▶ [Instructions to follow] Each record is to be copied exactly, with its pictures left behind.

▶ [Available records]
=== Begin Enclosure ===
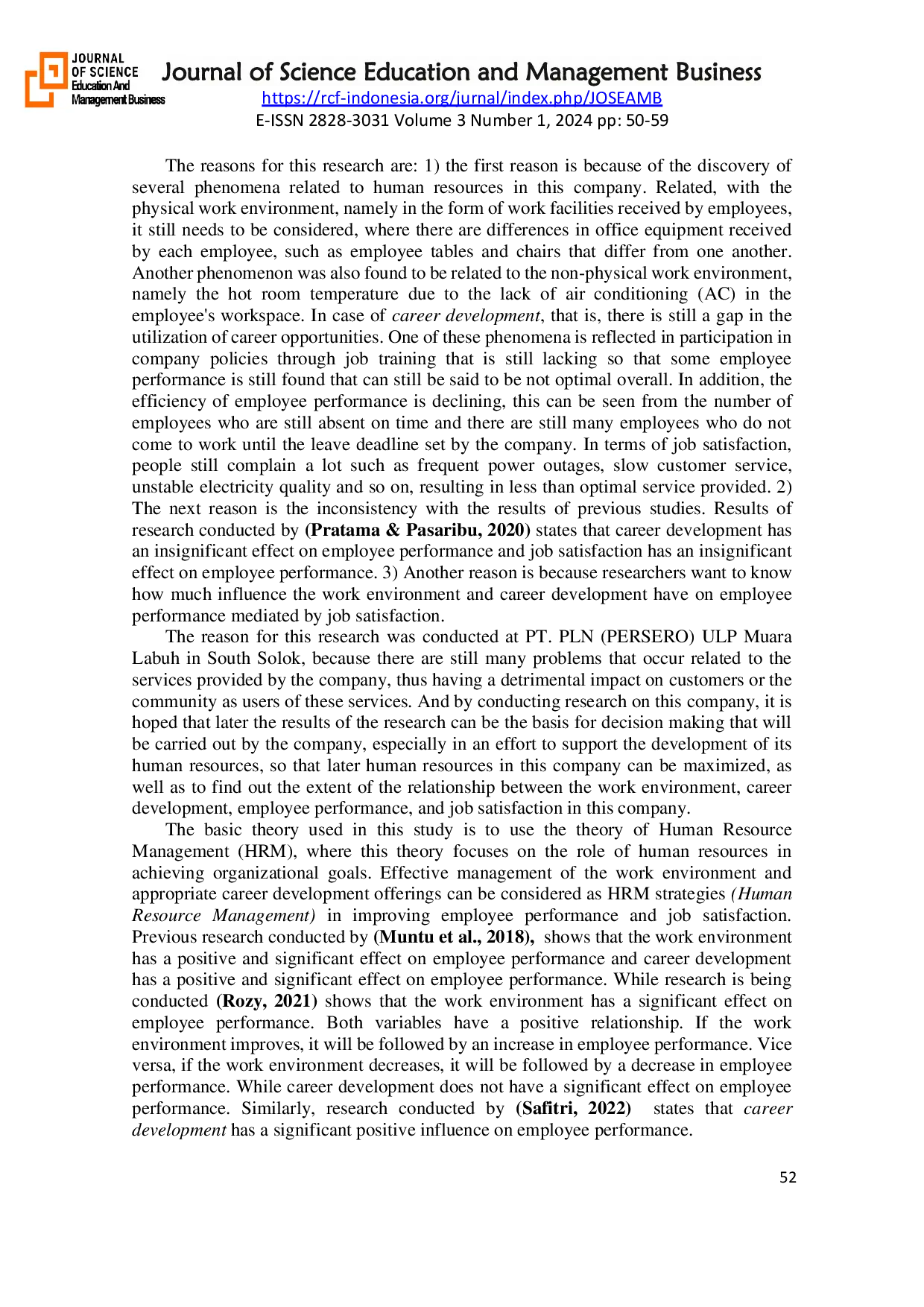 JOURNAL OF SCIENCE Education And Management Business

Journal of Science Education and Management Business
https://rcf-indonesia.org/jurnal/index.php/JOSEAMB
E-ISSN 2828-3031 Volume 3 Number 1, 2024 pp: 50-59

The reasons for this research are: 1) the first reason is because of the discovery of several phenomena related to human resources in this company. Related, with the physical work environment, namely in the form of work facilities received by employees, it still needs to be considered, where there are differences in office equipment received by each employee, such as employee tables and chairs that differ from one another. Another phenomenon was also found to be related to the non-physical work environment, namely the hot room temperature due to the lack of air conditioning (AC) in the employee's workspace. In case of career development, that is, there is still a gap in the utilization of career opportunities. One of these phenomena is reflected in participation in company policies through job training that is still lacking so that some employee performance is still found that can still be said to be not optimal overall. In addition, the efficiency of employee performance is declining, this can be seen from the number of employees who are still absent on time and there are still many employees who do not come to work until the leave deadline set by the company. In terms of job satisfaction, people still complain a lot such as frequent power outages, slow customer service, unstable electricity quality and so on, resulting in less than optimal service provided. 2) The next reason is the inconsistency with the results of previous studies. Results of research conducted by (Pratama & Pasaribu, 2020) states that career development has an insignificant effect on employee performance and job satisfaction has an insignificant effect on employee performance. 3) Another reason is because researchers want to know how much influence the work environment and career development have on employee performance mediated by job satisfaction.

The reason for this research was conducted at PT. PLN (PERSERO) ULP Muara Labuh in South Solok, because there are still many problems that occur related to the services provided by the company, thus having a detrimental impact on customers or the community as users of these services. And by conducting research on this company, it is hoped that later the results of the research can be the basis for decision making that will be carried out by the company, especially in an effort to support the development of its human resources, so that later human resources in this company can be maximized, as well as to find out the extent of the relationship between the work environment, career development, employee performance, and job satisfaction in this company.

The basic theory used in this study is to use the theory of Human Resource Management (HRM), where this theory focuses on the role of human resources in achieving organizational goals. Effective management of the work environment and appropriate career development offerings can be considered as HRM strategies (Human Resource Management) in improving employee performance and job satisfaction. Previous research conducted by (Muntu et al., 2018), shows that the work environment has a positive and significant effect on employee performance and career development has a positive and significant effect on employee performance. While research is being conducted (Rozy, 2021) shows that the work environment has a significant effect on employee performance. Both variables have a positive relationship. If the work environment improves, it will be followed by an increase in employee performance. Vice versa, if the work environment decreases, it will be followed by a decrease in employee performance. While career development does not have a significant effect on employee performance. Similarly, research conducted by (Safitri, 2022) states that career development has a significant positive influence on employee performance.

52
=== End Enclosure ===
▶ [Answer to this task]
 JOURNAL OF SCIENCE Education And Management Business

Journal of Science Education and Management Business
https://rcf-indonesia.org/jurnal/index.php/JOSEAMB
E-ISSN 2828-3031 Volume 3 Number 1, 2024 pp: 50-59

The reasons for this research are: 1) the first reason is because of the discovery of several phenomena related to human resources in this company. Related, with the physical work environment, namely in the form of work facilities received by employees, it still needs to be considered, where there are differences in office equipment received by each employee, such as employee tables and chairs that differ from one another. Another phenomenon was also found to be related to the non-physical work environment, namely the hot room temperature due to the lack of air conditioning (AC) in the employee's workspace. In case of career development, that is, there is still a gap in the utilization of career opportunities. One of these phenomena is reflected in participation in company policies through job training that is still lacking so that some employee performance is still found that can still be said to be not optimal overall. In addition, the efficiency of employee performance is declining, this can be seen from the number of employees who are still absent on time and there are still many employees who do not come to work until the leave deadline set by the company. In terms of job satisfaction, people still complain a lot such as frequent power outages, slow customer service, unstable electricity quality and so on, resulting in less than optimal service provided. 2) The next reason is the inconsistency with the results of previous studies. Results of research conducted by (Pratama & Pasaribu, 2020) states that career development has an insignificant effect on employee performance and job satisfaction has an insignificant effect on employee performance. 3) Another reason is because researchers want to know how much influence the work environment and career development have on employee performance mediated by job satisfaction.

The reason for this research was conducted at PT. PLN (PERSERO) ULP Muara Labuh in South Solok, because there are still many problems that occur related to the services provided by the company, thus having a detrimental impact on customers or the community as users of these services. And by conducting research on this company, it is hoped that later the results of the research can be the basis for decision making that will be carried out by the company, especially in an effort to support the development of its human resources, so that later human resources in this company can be maximized, as well as to find out the extent of the relationship between the work environment, career development, employee performance, and job satisfaction in this company.

The basic theory used in this study is to use the theory of Human Resource Management (HRM), where this theory focuses on the role of human resources in achieving organizational goals. Effective management of the work environment and appropriate career development offerings can be considered as HRM strategies (Human Resource Management) in improving employee performance and job satisfaction. Previous research conducted by (Muntu et al., 2018), shows that the work environment has a positive and significant effect on employee performance and career development has a positive and significant effect on employee performance. While research is being conducted (Rozy, 2021) shows that the work environment has a significant effect on employee performance. Both variables have a positive relationship. If the work environment improves, it will be followed by an increase in employee performance. Vice versa, if the work environment decreases, it will be followed by a decrease in employee performance. While career development does not have a significant effect on employee performance. Similarly, research conducted by (Safitri, 2022) states that career development has a significant positive influence on employee performance.

52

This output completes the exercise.